- Mae Clark and John Halliday
- Directed by: James Whale
- Written by: Richard Schayer Winifred Dunn James Mulhauser (additional dialogue)
- Produced by: Carl Laemmle Jr. E.M. Asher (associate producer) (uncredited)
- Starring: Lew Ayres Mae Clarke
- Cinematography: Arthur Edeson
- Edited by: Clarence Kolster
- Distributed by: Universal Pictures
- Release date: March 1, 1932;
- Running time: 72 minutes
- Country: United States
- Language: English

= The Impatient Maiden =

1932 film

The Impatient Maiden is a 1932 American pre-Code drama film directed by James Whale, starring Lew Ayres and Mae Clarke, and released by Universal Pictures. The screenplay was written by Richard Schayer and Winifred Dunn, based on the novel The Impatient Virgin, by Donald Henderson Clarke.

==Cast==
- Lew Ayres as Dr. Myron Brown
- Mae Clarke as Ruth Robbins
- Una Merkel as Betty Merrick
- Andy Devine as Clarence Howe
- John Halliday as Albert Hartman
- Oscar Apfel as Dr. Wilcox
- Ethel Griffies as Nurse Lovett
- Helen Jerome Eddy as Mrs. Gilman
- Bert Roach as Mr. Gilman
- Cecil Cunningham as Mrs. Rosy
- Lorin Raker as Mr. Rosy
- Blanche Payson as Mrs. Thomas
- Arthur Hoyt as Mr.
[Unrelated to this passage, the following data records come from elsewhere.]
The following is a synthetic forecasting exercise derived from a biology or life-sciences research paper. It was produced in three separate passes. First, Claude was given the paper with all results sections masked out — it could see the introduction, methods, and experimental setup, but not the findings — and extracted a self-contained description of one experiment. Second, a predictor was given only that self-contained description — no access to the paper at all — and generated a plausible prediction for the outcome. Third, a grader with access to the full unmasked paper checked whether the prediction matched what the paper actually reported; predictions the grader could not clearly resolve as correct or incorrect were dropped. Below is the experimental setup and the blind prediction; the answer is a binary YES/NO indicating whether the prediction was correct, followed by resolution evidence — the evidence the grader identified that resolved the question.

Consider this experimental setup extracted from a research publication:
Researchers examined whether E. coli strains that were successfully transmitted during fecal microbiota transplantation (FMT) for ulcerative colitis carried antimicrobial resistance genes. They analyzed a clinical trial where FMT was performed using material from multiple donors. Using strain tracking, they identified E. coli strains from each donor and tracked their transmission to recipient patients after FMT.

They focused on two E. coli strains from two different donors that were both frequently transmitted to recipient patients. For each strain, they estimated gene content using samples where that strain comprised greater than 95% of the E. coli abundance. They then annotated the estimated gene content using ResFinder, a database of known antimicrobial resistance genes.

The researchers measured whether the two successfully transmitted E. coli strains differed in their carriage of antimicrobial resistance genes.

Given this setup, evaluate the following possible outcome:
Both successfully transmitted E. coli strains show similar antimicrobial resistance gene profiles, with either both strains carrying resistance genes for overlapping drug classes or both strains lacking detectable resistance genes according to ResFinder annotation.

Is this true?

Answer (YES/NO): NO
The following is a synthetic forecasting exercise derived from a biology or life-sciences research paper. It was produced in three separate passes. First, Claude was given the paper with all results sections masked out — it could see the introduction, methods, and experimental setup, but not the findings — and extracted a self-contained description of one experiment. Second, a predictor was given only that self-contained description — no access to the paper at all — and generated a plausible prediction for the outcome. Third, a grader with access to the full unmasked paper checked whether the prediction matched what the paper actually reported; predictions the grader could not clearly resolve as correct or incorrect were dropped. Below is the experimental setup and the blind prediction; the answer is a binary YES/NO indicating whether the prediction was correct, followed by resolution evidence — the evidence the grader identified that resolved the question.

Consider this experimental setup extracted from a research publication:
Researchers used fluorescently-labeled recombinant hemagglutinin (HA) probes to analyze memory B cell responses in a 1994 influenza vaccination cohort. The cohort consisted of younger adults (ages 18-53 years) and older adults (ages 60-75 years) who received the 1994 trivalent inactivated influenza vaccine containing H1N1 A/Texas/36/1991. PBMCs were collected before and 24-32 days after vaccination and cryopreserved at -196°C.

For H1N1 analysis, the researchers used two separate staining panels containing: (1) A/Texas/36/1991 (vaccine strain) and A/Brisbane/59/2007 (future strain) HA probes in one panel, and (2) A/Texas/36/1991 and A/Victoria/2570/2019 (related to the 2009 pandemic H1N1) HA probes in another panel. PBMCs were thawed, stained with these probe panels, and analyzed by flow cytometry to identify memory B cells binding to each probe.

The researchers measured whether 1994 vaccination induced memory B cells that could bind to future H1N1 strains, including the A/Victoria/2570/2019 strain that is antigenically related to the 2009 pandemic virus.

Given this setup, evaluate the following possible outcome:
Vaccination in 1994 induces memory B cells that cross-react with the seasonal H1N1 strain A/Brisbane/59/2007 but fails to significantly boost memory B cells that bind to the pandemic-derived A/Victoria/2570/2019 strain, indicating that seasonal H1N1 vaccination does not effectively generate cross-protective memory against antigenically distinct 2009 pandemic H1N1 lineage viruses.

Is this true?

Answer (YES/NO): YES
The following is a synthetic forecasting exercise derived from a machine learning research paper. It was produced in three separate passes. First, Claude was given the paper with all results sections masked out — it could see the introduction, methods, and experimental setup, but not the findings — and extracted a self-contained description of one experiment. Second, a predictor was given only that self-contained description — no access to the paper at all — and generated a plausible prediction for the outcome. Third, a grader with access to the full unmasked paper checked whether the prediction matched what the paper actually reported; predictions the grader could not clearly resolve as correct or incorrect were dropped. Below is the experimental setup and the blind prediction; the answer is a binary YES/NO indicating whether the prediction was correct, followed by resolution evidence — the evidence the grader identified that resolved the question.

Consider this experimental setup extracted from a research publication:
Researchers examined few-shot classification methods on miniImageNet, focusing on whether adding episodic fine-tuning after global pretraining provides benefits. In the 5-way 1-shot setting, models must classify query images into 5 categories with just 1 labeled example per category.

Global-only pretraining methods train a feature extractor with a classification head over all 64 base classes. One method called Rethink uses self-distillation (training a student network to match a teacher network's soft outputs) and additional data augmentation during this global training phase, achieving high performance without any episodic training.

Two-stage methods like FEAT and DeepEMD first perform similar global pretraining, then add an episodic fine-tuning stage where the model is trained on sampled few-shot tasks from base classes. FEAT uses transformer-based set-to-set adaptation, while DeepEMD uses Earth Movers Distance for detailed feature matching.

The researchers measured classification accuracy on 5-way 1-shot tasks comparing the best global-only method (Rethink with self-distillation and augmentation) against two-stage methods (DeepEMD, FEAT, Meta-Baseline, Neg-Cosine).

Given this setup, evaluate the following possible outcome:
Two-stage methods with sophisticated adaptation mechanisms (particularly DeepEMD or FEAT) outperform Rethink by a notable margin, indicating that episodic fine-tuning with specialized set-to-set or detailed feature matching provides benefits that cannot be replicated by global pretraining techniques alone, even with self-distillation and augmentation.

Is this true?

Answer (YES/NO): YES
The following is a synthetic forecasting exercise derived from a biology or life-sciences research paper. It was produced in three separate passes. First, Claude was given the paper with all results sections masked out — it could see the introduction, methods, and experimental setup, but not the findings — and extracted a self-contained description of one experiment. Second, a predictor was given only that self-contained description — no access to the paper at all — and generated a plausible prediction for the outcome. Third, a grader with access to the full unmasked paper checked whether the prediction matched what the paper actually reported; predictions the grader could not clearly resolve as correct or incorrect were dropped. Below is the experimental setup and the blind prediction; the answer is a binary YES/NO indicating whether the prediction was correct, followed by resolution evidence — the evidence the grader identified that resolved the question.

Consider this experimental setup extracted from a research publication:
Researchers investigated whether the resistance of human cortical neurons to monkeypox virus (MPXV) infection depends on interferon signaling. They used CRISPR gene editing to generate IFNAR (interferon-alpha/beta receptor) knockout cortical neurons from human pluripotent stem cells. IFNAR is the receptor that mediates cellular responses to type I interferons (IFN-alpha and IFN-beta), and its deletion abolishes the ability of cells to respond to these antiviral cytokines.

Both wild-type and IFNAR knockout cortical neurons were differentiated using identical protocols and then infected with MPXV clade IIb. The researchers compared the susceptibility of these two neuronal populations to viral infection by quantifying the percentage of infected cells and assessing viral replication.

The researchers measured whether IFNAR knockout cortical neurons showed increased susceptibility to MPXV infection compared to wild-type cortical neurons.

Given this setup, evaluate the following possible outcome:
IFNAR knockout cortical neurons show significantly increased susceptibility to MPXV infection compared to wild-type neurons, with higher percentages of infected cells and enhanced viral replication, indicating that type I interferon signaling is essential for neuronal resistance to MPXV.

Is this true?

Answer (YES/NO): NO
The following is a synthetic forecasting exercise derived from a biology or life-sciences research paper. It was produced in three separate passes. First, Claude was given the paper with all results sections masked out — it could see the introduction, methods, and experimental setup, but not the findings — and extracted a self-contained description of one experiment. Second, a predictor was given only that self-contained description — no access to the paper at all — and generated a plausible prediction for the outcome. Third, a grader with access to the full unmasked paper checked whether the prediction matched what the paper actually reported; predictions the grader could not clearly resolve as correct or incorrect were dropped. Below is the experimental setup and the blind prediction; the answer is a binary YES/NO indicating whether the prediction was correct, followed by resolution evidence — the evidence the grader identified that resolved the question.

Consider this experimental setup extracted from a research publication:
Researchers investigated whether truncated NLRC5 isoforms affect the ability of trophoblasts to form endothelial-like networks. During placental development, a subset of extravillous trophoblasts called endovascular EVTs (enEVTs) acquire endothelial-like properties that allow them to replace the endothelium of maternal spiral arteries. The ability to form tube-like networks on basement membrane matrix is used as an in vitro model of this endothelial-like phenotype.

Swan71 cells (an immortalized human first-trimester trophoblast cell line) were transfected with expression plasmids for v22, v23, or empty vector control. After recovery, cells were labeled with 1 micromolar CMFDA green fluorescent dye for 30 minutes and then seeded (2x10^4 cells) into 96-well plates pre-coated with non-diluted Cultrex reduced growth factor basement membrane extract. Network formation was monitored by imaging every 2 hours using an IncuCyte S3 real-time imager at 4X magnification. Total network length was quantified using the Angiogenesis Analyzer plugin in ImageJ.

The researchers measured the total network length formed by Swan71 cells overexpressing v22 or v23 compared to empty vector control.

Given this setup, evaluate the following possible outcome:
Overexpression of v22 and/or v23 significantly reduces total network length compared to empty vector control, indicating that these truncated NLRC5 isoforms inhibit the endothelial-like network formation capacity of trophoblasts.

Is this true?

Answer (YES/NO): YES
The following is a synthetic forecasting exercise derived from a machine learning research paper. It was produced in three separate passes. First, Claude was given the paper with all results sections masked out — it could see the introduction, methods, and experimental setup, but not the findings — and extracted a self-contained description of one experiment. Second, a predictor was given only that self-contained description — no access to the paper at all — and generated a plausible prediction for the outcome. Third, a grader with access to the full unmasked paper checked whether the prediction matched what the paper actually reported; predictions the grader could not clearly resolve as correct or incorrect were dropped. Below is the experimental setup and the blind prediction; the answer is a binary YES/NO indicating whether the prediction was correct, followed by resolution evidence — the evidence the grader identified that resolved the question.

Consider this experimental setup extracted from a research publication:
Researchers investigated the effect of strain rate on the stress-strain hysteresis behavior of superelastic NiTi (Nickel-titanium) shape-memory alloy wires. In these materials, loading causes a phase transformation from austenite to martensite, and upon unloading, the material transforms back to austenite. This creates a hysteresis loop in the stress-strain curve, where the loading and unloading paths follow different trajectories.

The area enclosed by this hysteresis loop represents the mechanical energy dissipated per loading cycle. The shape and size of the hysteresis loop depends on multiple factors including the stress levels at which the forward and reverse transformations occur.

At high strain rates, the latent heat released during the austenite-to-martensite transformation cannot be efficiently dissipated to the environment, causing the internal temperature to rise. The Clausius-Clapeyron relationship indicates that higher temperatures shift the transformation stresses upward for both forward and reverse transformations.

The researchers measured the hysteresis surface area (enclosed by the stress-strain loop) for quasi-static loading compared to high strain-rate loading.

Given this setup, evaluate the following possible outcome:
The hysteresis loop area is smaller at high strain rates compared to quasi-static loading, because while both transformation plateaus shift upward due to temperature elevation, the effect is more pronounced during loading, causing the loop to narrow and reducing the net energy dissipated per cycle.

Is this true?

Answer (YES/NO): NO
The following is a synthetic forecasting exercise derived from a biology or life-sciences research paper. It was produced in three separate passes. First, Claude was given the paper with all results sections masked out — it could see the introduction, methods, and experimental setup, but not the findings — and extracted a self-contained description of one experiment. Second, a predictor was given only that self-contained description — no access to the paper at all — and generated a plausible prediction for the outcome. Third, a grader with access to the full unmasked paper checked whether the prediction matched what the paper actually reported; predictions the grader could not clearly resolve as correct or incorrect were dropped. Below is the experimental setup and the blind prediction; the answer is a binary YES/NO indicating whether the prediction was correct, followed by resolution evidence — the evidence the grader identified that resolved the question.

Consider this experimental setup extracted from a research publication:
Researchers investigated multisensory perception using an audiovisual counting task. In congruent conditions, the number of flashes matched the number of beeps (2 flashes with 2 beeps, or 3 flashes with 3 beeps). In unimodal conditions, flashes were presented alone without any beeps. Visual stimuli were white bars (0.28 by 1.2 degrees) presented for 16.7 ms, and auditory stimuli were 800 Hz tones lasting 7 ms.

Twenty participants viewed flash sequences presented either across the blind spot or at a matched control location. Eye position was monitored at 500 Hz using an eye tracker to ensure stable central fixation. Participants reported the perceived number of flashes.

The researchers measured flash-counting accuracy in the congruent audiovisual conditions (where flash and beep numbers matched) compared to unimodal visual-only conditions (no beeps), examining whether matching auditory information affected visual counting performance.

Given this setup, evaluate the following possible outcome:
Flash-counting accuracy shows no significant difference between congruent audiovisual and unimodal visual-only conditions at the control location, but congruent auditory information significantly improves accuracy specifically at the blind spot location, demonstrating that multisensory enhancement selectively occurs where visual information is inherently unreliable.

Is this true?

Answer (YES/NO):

Thomas
- Monte Montague as ambulance driver

==Critical Response==
International photographer was reserved in its praise: "Universal seems to have overestimated the possibilities of the novel by Donald Henderson Clarke from which the adaptation was made" but singled Whale for his "capable direction" and Divine for his "very amusing characterization."